Bakın şöyle izah edeyim size; bir okul düşünün ki matematik dersi her sene boş geçsin. Ne acı değil mi? Yok lan şaka bu ne ki, dert mi bu şimdi. Matematik falan dert etmeye değmez. Asıl şimdi başlıyorum: Bir okul düşünün ki tavanında ayakkabı izi bulunan sınıfları olsun, tuvalatinde lavaboya sıçılsın, ilkokul beş öğrencileri derste kızlara sikini göstersin, derste çıkartıp sınıfa işesin.. Düşünün o ilk okullular yandaki mezarlığa gidip, kızları korkutmak için eşeledikleri mezardan kuru kafayı kapıp gelsinler okula… Ayılan bayılan kızları hala net hatırlıyorum.

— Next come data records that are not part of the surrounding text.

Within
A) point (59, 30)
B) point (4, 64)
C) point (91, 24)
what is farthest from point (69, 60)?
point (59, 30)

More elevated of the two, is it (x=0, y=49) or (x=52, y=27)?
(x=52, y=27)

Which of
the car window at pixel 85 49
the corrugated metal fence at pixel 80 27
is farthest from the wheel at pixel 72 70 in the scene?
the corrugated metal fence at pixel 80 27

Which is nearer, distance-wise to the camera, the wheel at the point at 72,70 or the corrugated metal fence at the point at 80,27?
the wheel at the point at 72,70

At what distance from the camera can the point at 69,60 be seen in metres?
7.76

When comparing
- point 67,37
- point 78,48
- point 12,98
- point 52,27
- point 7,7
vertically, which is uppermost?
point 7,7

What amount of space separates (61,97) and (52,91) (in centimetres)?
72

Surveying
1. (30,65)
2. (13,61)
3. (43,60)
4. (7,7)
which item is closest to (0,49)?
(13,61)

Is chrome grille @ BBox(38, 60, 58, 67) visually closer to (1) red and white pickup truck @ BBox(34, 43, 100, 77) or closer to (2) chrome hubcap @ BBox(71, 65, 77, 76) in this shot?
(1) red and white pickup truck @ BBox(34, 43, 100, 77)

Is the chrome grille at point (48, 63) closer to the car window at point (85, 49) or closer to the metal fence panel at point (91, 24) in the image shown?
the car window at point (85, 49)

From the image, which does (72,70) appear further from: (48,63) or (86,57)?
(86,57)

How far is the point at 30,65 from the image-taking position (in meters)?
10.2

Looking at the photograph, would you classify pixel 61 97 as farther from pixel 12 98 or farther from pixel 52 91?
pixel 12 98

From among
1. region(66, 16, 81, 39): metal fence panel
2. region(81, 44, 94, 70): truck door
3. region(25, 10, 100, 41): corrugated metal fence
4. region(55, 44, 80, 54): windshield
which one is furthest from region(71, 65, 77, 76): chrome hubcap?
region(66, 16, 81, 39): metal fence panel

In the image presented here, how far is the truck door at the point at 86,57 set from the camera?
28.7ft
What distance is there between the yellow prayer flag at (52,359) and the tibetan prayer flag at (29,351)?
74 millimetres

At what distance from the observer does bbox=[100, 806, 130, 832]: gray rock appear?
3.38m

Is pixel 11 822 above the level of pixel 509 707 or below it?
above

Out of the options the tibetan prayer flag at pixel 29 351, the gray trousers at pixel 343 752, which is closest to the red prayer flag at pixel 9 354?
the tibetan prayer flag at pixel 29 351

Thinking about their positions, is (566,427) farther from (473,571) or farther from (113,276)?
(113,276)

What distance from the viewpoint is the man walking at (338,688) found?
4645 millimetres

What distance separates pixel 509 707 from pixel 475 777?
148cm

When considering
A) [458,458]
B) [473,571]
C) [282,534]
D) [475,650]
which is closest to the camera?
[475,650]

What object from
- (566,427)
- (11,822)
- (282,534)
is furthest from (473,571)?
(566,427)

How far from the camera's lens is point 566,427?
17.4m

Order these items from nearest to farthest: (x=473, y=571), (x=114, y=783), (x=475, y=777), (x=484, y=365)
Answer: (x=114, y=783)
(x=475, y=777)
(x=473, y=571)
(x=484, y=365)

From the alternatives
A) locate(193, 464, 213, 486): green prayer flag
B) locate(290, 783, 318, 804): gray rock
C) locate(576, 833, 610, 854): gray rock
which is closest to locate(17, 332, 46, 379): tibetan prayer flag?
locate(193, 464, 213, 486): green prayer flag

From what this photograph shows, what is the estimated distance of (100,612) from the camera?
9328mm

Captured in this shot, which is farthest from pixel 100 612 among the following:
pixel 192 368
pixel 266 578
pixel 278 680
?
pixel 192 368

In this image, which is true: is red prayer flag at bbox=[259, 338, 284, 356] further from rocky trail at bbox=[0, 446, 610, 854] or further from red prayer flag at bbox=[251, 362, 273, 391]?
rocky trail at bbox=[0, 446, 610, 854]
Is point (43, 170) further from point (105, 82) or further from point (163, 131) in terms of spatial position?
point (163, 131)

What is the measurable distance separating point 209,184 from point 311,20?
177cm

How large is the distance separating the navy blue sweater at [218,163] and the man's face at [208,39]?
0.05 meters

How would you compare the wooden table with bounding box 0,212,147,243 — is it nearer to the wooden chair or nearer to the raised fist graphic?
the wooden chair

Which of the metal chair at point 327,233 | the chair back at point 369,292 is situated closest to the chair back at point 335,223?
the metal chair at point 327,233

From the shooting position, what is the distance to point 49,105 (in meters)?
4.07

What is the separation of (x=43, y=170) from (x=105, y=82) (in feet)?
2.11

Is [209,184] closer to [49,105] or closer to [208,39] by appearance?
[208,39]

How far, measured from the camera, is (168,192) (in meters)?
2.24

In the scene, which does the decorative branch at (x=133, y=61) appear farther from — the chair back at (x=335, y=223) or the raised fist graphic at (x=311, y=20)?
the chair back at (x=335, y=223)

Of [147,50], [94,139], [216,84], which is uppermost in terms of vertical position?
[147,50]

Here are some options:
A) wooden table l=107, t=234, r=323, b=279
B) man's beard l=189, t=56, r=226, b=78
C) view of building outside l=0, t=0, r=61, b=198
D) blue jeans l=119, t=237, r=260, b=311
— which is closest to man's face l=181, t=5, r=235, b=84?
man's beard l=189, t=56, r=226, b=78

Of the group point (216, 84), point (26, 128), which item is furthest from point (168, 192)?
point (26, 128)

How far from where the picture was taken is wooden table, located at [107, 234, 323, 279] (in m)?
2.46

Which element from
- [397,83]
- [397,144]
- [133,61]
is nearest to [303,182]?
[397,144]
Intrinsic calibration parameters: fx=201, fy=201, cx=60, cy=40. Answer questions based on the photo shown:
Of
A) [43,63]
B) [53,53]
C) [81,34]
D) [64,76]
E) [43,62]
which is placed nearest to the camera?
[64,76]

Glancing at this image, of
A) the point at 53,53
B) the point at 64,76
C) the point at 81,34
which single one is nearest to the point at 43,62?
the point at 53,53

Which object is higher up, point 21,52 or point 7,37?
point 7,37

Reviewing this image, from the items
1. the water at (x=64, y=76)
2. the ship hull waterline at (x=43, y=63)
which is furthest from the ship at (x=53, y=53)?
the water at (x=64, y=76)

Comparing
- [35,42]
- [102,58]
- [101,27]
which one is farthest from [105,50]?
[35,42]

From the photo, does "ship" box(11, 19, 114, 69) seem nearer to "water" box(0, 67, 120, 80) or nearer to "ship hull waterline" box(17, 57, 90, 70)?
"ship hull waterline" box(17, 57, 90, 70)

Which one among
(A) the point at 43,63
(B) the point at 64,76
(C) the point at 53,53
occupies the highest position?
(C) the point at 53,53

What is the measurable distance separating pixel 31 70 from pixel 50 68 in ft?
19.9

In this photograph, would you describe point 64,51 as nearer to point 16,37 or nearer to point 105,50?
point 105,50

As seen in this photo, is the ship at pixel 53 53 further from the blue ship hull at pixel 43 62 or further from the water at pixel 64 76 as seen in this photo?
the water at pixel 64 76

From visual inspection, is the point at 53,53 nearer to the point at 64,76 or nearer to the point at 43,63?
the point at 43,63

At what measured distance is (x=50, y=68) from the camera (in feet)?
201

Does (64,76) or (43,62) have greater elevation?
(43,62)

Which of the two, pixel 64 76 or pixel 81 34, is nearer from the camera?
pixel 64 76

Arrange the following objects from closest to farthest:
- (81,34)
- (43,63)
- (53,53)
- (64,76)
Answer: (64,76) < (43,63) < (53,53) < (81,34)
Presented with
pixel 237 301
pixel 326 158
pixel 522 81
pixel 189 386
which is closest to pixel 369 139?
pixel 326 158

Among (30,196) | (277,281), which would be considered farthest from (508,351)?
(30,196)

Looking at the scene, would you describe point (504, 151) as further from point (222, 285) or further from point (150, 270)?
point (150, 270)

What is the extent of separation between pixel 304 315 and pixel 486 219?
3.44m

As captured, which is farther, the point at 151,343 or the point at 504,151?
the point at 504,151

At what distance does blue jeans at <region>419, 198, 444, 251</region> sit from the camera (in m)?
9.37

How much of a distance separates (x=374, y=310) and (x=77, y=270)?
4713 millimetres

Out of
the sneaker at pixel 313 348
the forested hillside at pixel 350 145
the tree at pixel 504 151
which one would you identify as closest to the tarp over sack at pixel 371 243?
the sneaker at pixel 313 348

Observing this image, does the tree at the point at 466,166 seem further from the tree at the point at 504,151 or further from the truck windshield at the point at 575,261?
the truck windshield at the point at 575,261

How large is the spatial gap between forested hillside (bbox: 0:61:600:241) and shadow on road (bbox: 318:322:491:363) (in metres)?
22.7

Sonra tantanayı duyan orta okullular ilkokulları döverek kuru kafayı ellerinden alsın ve bahçede rahmetliyle basket oynasın. . . Her daim çıkışına polis aracı gelen bir ‘ilköğretim’ okulu biliyor musunuz siz?

Gerçekten çok savaşan ama az sevişen bir okulduk. Kimse kimseyle pek çıkmazdı. Bu benim çok garibime gidiyor hala. Bunca pislik, inanılmaz hadiseler dönerken bu ilköğretim okulundan her sene 5-10 hamile çıkartmalıydık. Ama yok, piçlikten zaman mı kalmıyor nedir bilemiyorum. Kız- erkek ilişkileri yerlerde sürünüyordu. Etraf platonik aşktan geçilmiyordu. Aslında sebebi biraz belli çok güzel bir kızdan hoşlanıyordunuz. Tabi o güzel kızdan Kaynarcalı ayı tayfası da hoşlandığı için aşkınızı resmiyete dökmek her gün dayak yemek anlamına geliyordu. Aşık olunacak güzel cici kız kategorisi de Kaynarcalılara bakmıyordu. Genel tablo böyle olunca 3-5 önemsiz, haftalık aşklar yaşıyordu Tevfik İleri hepsi bu. Görmemişlik kötü tabi. Bu yüzden lisede millet bi sürü, bi sürü kızlarla çıkmış, artık öpüşmeden sevişme aşamasına geçmişken ben hala uzun bir müddet kızlardan hoşlandığımı saç çekip, şiddet uygulayarak ifade ediyordum en homosapiens halimle.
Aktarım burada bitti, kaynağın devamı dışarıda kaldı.